▶ Direction a:
From the virtual piano text, translate this sentence into Spanish: "The problem with this approach is that in the case of a virtual piano, we have no key depression to leverage to detect keypresses."

▶ Page extract:
** begin **
/virtual-tutor

A virtual tutor to teach you how to play the piano. Built entirely using openCV.

Primary LanguagePythonMIT LicenseMIT

Virtual-tutor

A virtual tutor to teach you how to play the piano. Built entirely using openCV. The virtual piano is an interface that allows users to simulate a musical instrument by printing a template on a sheet of paper. The user then ’plays’ the virtual instrument as if it were a real one. The user records this with a video camera, feeds the video to the application, and appropriate music is generated by the application. This is achieved by calibration of the template, detecting the position of fingers, identifying the hit position and playing notes corresponding to that position.

Previous work & Challenges

Suteparuk[3] leverages the change in activity maps caused by the depression of actual piano keys to detect keypresses. The problem with this approach is that in the case of a virtual piano, we have no key depression to leverage to detect keypresses. This scenario is much harder to detect as touches to the paper could be for a few microseconds and hence our system needs to work in real time. Rastogi and Joshi explored the idea of virtual musical instruments for multiple instruments with intriguing results[1]. They use a marker and detect the position of the marker tip to achieve a keypress. The problem with that is that a. We are restricted to the number of markers one person can hold to play b. The learning of playing this virtual instrument does not contribute to the case where one plays an actual piano. One idea that is explored in this paper is playing the instrument using fingers instead of using a specialized marker. Our work focuses on improving the constraints of this system by allowing users to play virtual piano without any form of specialized markers, with their bare hands.
** end **
▶ Data shown:
** begin **
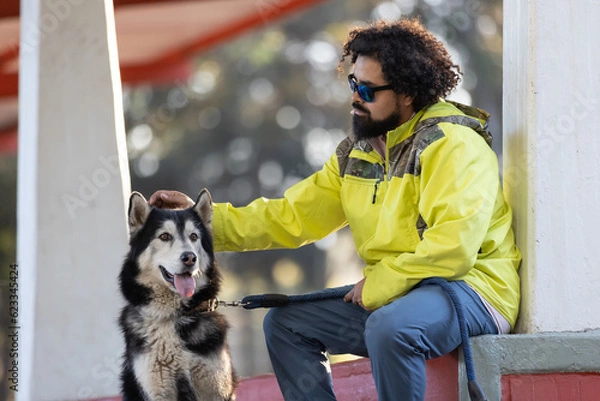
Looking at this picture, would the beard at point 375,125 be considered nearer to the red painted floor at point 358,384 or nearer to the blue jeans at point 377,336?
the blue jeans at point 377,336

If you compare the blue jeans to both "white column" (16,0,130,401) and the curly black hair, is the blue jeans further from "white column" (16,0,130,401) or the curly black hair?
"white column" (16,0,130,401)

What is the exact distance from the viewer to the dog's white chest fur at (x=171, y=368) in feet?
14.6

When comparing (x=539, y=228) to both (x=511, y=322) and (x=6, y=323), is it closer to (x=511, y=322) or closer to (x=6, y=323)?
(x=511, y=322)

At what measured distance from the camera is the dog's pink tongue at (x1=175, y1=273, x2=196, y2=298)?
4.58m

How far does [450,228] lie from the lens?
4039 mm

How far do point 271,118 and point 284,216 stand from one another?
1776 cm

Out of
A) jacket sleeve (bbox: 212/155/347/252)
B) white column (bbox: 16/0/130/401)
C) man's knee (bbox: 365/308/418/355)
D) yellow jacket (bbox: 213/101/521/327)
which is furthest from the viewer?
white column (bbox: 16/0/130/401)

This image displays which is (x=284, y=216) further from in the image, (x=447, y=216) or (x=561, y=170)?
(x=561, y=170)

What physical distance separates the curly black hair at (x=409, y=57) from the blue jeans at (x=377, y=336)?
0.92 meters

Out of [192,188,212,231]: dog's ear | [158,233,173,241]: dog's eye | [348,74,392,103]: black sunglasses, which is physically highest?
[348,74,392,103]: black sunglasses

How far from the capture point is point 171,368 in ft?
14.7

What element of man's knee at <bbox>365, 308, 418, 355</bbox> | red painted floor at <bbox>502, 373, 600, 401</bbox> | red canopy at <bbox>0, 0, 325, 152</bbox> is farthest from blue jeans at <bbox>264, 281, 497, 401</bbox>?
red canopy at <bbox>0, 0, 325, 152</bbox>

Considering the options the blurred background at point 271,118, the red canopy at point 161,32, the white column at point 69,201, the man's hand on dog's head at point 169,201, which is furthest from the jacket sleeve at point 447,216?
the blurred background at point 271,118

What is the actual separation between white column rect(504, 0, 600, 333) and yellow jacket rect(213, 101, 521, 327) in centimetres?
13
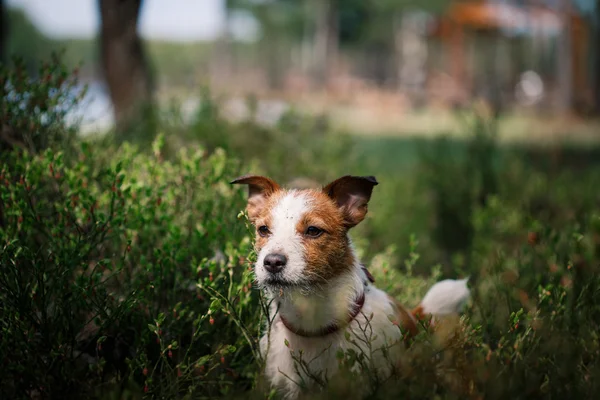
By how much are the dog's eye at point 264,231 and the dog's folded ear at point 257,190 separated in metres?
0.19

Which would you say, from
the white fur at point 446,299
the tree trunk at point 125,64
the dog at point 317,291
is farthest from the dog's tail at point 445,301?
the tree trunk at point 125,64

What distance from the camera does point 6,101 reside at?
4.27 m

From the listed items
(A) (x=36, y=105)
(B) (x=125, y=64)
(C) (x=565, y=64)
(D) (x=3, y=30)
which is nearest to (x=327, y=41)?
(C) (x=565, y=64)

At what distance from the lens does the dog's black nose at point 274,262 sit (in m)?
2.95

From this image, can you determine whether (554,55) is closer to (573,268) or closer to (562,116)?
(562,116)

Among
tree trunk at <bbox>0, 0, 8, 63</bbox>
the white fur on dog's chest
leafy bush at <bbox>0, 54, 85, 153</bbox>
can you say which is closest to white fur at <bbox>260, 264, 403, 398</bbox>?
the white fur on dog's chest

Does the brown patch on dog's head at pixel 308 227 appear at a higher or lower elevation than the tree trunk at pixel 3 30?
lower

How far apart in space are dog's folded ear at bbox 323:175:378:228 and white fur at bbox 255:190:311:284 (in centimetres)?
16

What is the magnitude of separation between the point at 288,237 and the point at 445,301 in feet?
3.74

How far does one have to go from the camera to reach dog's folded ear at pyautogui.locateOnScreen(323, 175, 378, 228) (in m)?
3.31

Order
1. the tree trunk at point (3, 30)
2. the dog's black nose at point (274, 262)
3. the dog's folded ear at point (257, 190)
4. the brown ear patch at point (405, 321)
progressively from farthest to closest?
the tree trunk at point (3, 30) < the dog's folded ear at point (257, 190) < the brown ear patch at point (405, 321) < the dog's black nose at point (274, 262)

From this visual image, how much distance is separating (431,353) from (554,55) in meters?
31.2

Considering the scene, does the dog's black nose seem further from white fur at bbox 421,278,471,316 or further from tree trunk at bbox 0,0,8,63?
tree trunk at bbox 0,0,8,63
** end **
▶ Direction b:
In the rows, begin at the line that has "How far apart" and stop after the last line of the rows. Recast those lines as a Markdown table with the columns Number and Line, and leave out blank lines.

▶ Final result a:
El problema de este enfoque es que, en el caso de un piano virtual, no tenemos ningún hundimiento de tecla que aprovechar para detectar las pulsaciones.

▶ Final result b:
| Number | Line |
|---|---|
| 1 | How far apart in space are dog's folded ear at bbox 323:175:378:228 and white fur at bbox 255:190:311:284 (in centimetres)? |
| 2 | 16 |
| 3 | What is the magnitude of separation between the point at 288,237 and the point at 445,301 in feet? |
| 4 | 3.74 |
| 5 | How far does one have to go from the camera to reach dog's folded ear at pyautogui.locateOnScreen(323, 175, 378, 228) (in m)? |
| 6 | 3.31 |
| 7 | Order |
| 8 | 1. the tree trunk at point (3, 30) |
| 9 | 2. the dog's black nose at point (274, 262) |
| 10 | 3. the dog's folded ear at point (257, 190) |
| 11 | 4. the brown ear patch at point (405, 321) |
| 12 | progressively from farthest to closest? |
| 13 | the tree trunk at point (3, 30) < the dog's folded ear at point (257, 190) < the brown ear patch at point (405, 321) < the dog's black nose at point (274, 262) |
| 14 | From this visual image, how much distance is separating (431,353) from (554,55) in meters? |
| 15 | 31.2 |
| 16 | Considering the scene, does the dog's black nose seem further from white fur at bbox 421,278,471,316 or further from tree trunk at bbox 0,0,8,63? |
| 17 | tree trunk at bbox 0,0,8,63 |